文書抜粋 -
=====

前項に慧遠大和尚の事績を簡単に紹介しましたが、詳しく調べていくと同師の弟子に新たなる事が解ったので、此処に紹介したい。

 

生前慧遠大和尚には、嗣法者が系譜上良乘和尚(十九世)しか見当たらず、他の弟子はいないと思っていましたが、ある資料を見ていたら[善寶寺丿弟子]と書いてあるのを見かけ詳しく見てみると、師の名前に[弘道]と書いてありちょっと興奮気味になった次第w💦

その資料には總持寺の古文書目録の一つである「諡公文」の名簿でるとわかりました。

 

ここで諡公文とは、大本山總持寺には僧の各出世(一人前になるための資格、住職等今で言う瑞世の事)する為の証文・資格書が必要とされ、転僧公文・再公文・涅槃公文・首座公文輪番請状の五つの種類の公文があるとされている。

転僧公文は、現在の「瑞世」と同様、転衣取得のための公文であり、指摘のように特に問題はない。再公文は、すでに永平寺に出世してた僧が、五院輪住や新たな住職地の関係で、改めて出世をおこなった際の公文である。これは、『總持寺住山記』に散見される。首座公文は、別に「山居公文」とも呼ばれ、首座の段階での公文で別の名簿として残されている。輪番請状は、五院輪番にかかわる請状で、この名簿は五院輪住帳に準ずると考えらる。

=====

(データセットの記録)
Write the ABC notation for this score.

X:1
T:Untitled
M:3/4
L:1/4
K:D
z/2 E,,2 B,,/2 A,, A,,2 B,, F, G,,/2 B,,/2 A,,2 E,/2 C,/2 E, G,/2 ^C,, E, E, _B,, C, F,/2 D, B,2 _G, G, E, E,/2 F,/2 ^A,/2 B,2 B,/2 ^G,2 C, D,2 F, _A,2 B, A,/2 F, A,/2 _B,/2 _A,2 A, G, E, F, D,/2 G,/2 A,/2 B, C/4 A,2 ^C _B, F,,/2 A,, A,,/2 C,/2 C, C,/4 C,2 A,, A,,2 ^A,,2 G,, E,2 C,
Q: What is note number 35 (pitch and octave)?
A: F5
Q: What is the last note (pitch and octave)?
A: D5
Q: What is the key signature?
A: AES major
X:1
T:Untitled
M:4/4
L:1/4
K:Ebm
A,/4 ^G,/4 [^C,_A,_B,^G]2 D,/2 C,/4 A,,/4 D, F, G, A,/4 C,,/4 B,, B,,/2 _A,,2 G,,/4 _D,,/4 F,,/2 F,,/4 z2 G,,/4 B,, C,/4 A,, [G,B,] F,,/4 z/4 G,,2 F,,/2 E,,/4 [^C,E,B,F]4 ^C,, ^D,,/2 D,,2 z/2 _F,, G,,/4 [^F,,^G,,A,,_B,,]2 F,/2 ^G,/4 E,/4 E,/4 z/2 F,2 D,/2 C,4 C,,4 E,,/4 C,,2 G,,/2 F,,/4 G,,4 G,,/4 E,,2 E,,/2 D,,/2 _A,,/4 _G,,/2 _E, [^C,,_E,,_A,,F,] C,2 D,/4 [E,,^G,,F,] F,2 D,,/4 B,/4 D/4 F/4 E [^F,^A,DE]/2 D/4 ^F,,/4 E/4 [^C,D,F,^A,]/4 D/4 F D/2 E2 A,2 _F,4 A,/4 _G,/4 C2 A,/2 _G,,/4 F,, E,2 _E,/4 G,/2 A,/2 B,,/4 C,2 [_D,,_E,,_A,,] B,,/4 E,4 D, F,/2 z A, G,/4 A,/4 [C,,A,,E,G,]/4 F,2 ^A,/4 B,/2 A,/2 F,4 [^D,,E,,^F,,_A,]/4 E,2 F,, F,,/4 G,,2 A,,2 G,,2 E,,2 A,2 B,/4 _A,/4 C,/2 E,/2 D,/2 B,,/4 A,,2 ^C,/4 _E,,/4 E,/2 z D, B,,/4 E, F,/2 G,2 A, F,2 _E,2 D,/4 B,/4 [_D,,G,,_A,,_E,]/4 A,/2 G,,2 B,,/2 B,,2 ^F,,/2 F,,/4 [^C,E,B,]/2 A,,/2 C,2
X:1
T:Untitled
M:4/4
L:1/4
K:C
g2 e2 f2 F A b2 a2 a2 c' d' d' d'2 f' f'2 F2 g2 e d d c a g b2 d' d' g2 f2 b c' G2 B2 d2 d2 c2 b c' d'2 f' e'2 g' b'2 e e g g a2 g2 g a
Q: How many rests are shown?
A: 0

=====

出題 -
1. 文書抜粋によると、首座公文は別に何と呼ばれているか。
2. 文書抜粋で、大本山總持寺の公文の種類として挙げられているものをすべて書き出しなさい。
3. 文書抜粋のうち、「生前慧遠大和尚には、嗣法者が」から「その資料には總持寺の古文書目録の一つである「諡公文」の名簿でるとわかりました。」までを両端を含めて書き写し、「資料」を「文献」に差し替えなさい。

解答 -
1. 「山居公文」と呼ばれている。

2. 転僧公文、再公文、涅槃公文、首座公文、輪番請状

3.
生前慧遠大和尚には、嗣法者が系譜上良乘和尚(十九世)しか見当たらず、他の弟子はいないと思っていましたが、ある文献を見ていたら[善寶寺丿弟子]と書いてあるのを見かけ詳しく見てみると、師の名前に[弘道]と書いてありちょっと興奮気味になった次第w💦

その文献には總持寺の古文書目録の一つである「諡公文」の名簿でるとわかりました。